All strategies were based on a serious misreading of sentiment in America. It was an axiom of British policy that most Americans were loyal to the Crown, and that the Revolution was led by “the intrigues of a few bold and criminal leaders.” Loyalists in the Colonies tended to confirm this biased view.
From Revolutionary Politics in Massachusetts
The committees of correspondence were shadow governments organized by the Patriot leaders of the Thirteen Colonies on the eve of the American Revolution. They coordinated responses to Britain and shared their plans; by 1773 they had emerged as shadow governments, superseding the colonial legislature and royal officials. The committees of correspondence rallied opposition on common causes and established plans for collective action, and so the group of committees was the beginning of what later became a formal political union among the colonies. A total of about 7,000 to 8,000 Patriots served on these committees at the colonial and local levels, comprising most of the leadership in their communities — the Loyalists were excluded.
Richard D. Brown
Harvard University Press
Excerpt from Chapter 4, p. 58ff.
The unanimous vote establishing the Boston Committee of Correspondence [on 3 November 1772] was a victory for the Boston Whigs. The governor’s friends had tried to discourage interest in the meeting, and had themselves deliberately stayed away. Thus they left the field free to their opponents, a move which had significant results. Had the administration’s supporters been present, division would have replaced unanimity in the town votes, and even more important, the membership of the committee might not have been so homogeneous in its opposition to the administration. In that event the work of the committee and indeed its entire career might have been very different. As it was, the committee would become a major vehicle of opposition to the royal administration and all it signified.

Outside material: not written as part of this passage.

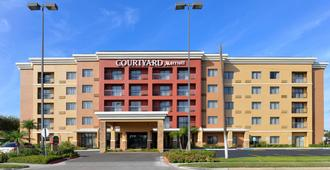 Courtyard by Marriott Laredo - Laredo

Governor Hutchinson, though at first scornful of the Boston Committee of Correspondence and its works, soon came to recognize the threat it created for his objectives in Massachusetts public life. His response was a lengthy public rebuttal of the ideas the committee represented. He challenged the province to decide whether it was prepared to recognize par1iamentary sovereignty and accept his leadership. As a result, he joined the Boston committee in stimulating and expanding the polarization of Massachusetts politics.
The men chosen to serve on the committee of correspondence were all members of the town political class, men with property or a profession that allowed them time for politics. 1 Although a few of the wealthiest men in Boston declined to serve on the committee, among them John Hancock and Thomas Cushing, its members were generally men of some means. Several were well-to-do merchants and capitalists with diverse investments, two were lawyers, three physicians, and the rest were involved in trade and manufactures with assets of less than £1,0002 All had previously served the town in various offices: one, Oliver Wendell, was currently serving as selectman; another, William Greenleaf, was an overseer of the poor. With one third of its members holding degrees from Harvard College, the committee of correspondence was an unusually distinguished town committee.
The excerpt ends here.